I have received no representations of the nature mentioned in the question. The Director of Public Prosecutions has established a senior liaison committee as a forum for discussion of matters of mutual interest to the Crown Prosecution Service and other agencies within the criminal justice system, including the Association of Chief Police Officers. Discussions with ACPO in that forum have been wide ranging and constructive. Press reports critical of the CPS and apparently based on comments by individual police officers do not accurately reflect the working relationship between the Crown Prosecution Service and the police service.

60. Mr. Burt

asked the Attorney-General how many staff have been recruited to the Crown Prosecution Service since 1 April.

The Attorney-General

Recruitment in the Crown Prosecution Service has been conducted in accordance with the practice within the Civil Service. Thus, clerical and support staff, including those in the secretarial group, have been recruited locally under delegated arrangements. Recruitment in respect of all other grades has been by means of national open competition under the auspices of the Civil Service Commission.
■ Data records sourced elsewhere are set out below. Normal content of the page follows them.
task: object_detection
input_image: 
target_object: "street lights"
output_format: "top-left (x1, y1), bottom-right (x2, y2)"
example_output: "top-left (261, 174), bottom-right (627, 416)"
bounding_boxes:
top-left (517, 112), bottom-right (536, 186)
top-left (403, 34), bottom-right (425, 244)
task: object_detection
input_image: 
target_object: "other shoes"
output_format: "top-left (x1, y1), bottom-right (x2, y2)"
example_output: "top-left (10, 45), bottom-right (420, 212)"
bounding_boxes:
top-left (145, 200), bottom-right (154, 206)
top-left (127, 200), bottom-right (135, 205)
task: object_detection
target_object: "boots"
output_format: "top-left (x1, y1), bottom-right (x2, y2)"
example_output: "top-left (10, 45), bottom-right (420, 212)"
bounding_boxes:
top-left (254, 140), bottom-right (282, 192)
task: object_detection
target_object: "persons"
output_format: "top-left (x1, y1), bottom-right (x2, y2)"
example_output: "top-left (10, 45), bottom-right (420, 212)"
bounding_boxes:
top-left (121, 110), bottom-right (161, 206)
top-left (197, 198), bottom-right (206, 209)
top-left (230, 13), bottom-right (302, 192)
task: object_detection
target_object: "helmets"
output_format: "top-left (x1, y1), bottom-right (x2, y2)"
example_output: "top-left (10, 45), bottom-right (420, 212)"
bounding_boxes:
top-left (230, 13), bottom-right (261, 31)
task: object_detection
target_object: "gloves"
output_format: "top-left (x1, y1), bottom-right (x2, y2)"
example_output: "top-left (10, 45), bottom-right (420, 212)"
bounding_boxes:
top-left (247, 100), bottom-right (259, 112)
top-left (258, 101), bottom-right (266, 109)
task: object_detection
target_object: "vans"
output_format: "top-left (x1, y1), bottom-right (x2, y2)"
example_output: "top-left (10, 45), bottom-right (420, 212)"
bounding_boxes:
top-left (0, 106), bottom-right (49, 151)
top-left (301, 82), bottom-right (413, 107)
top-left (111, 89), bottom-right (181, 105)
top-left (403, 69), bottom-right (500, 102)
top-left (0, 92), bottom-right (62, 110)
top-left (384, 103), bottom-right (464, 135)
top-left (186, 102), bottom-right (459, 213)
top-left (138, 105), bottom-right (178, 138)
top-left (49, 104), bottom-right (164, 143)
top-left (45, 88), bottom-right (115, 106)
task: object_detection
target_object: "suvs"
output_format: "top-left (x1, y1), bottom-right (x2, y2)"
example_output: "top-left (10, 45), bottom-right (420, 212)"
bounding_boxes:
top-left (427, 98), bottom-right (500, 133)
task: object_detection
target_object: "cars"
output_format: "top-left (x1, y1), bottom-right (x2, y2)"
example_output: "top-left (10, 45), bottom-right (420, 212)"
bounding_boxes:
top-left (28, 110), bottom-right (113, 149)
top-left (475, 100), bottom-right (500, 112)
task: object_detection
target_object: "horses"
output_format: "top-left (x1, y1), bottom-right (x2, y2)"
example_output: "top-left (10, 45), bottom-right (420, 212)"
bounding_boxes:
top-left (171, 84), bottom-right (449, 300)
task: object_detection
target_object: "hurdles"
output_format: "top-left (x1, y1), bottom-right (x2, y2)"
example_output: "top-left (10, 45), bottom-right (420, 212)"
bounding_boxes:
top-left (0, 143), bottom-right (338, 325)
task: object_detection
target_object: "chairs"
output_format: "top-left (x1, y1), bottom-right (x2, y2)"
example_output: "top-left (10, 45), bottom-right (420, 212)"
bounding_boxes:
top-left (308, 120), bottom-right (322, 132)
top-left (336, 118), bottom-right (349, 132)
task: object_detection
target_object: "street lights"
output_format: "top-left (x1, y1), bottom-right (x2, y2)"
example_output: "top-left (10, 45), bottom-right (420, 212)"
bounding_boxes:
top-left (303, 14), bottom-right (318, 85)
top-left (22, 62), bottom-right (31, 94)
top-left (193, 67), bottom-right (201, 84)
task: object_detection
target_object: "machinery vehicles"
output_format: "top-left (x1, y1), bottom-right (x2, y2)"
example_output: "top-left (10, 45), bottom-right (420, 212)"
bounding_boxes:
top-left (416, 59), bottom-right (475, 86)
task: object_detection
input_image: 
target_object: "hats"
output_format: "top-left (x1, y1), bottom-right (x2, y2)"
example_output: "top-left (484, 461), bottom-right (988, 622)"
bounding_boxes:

The combined figures for local and central recruitment for the period 1 April 1986 to 31 December 1986 are as follows:

Category Number recruited
Clerical Support Staff (including Secretarial Group) 395
Executive Support Staff 242
(141 Crown Prosecutors 34 Senior Crown Prosecutors) 175

Much of the recruitment activity has been directed towards London and the figures for London, included in those given previously, are as follows:

Clerical Support Staff 180
Executive Support Staff 195
Crown Prosecutors 62
Senior Crown Prosecutors 15 77

These figures do not include those staff who transferred to the Crown Prosecution Service under the transfer of staff regulations.

So far as lawyer posts are concerned, arrangements have been made for the Civil Service Commission to continue to organise monthly competitions. These will be confined largely to entry at Crown prosecutor level and will chiefly be for allocation within London. Recent competitions have continued to yield approximately 100 applications per round and there is no reason to suppose that the recruitment of lawyers will fall away. The Crown Prosecution Service will therefore continue to apply rigorous standards to recruitment seeking to engage only the most suitable candidates.

Recruitment of support staff has resulted in the Crown Prosecution Service being fully up to complement with ad hoc recruitment being used solely to replace natural wastage or to meet increases in complement.